The Bound Children
There once lived a widow with two children--the elder a daughter and the
younger a son. The widow went in mourning for her husband a long time.
She cut off her hair, let her dress lie untidy on her body and kept her
face unpainted and unwashed.
There lived in the same village a great chief. He had one son just come
old enough to marry. The chief had it known that he wished his son to
take a wife, and all
f the young women in the village were eager to
marry the young man. However, he was pleased with none of them.
Now the widow thought, "I am tired of mourning for my husband and caring
for my children. Perhaps if I lay aside my mourning and paint myself
red, the chief's son may marry me."
So she slipped away from her two children, stole down to the river and
made a bathing place thru the ice. When she had washed away all signs of
mourning, she painted and decked herself and went to the chief's tepee.
When his son saw her, he loved her, and a feast was made in honor of her
wedding.
When the widow's daughter found herself forsaken, she wept bitterly.

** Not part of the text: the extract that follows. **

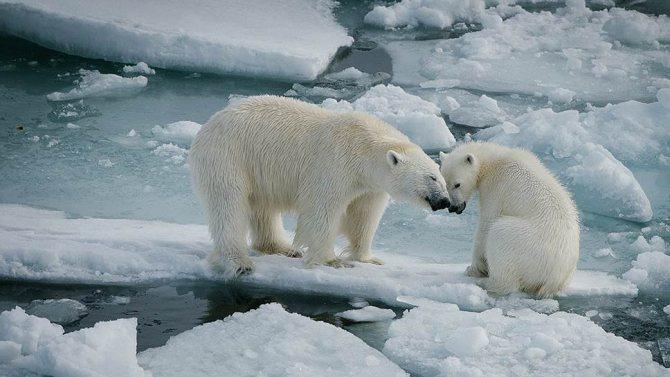 По данным ученых, популяция белых медведей в Арктике может достигать 25 тысяч особей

After a day or two she took her little brother in her arms and went to
the tepee of an old woman who lived at one end of the village. The old
woman's tumble down tepee was of bark and her dress and clothing was of
old smoke-dried tent cover. But she was kind to the two waifs and took
them in willingly.
The little girl was eager to find her mother. The old woman said to her:
"I suspect your mother has painted her face red. Do not try to find her.
If the chief's son marries her she will not want to be burdened with
you."
The old woman was right. The girl went down to the river, and sure
enough found a hole cut in the ice and about it lay the filth that the
mother had washed from her body. The girl gathered up the filth and went
on. By and by she came to a second hole in the ice. Here too was filth,
but not so much as at the previous place. At the third hole the ice was
clean.
The girl knew now that her mother had painted her face red. She went at
once to the chief's tepee, raised the door flap and went in. There sat
her mother with the chief's son at their wedding feast.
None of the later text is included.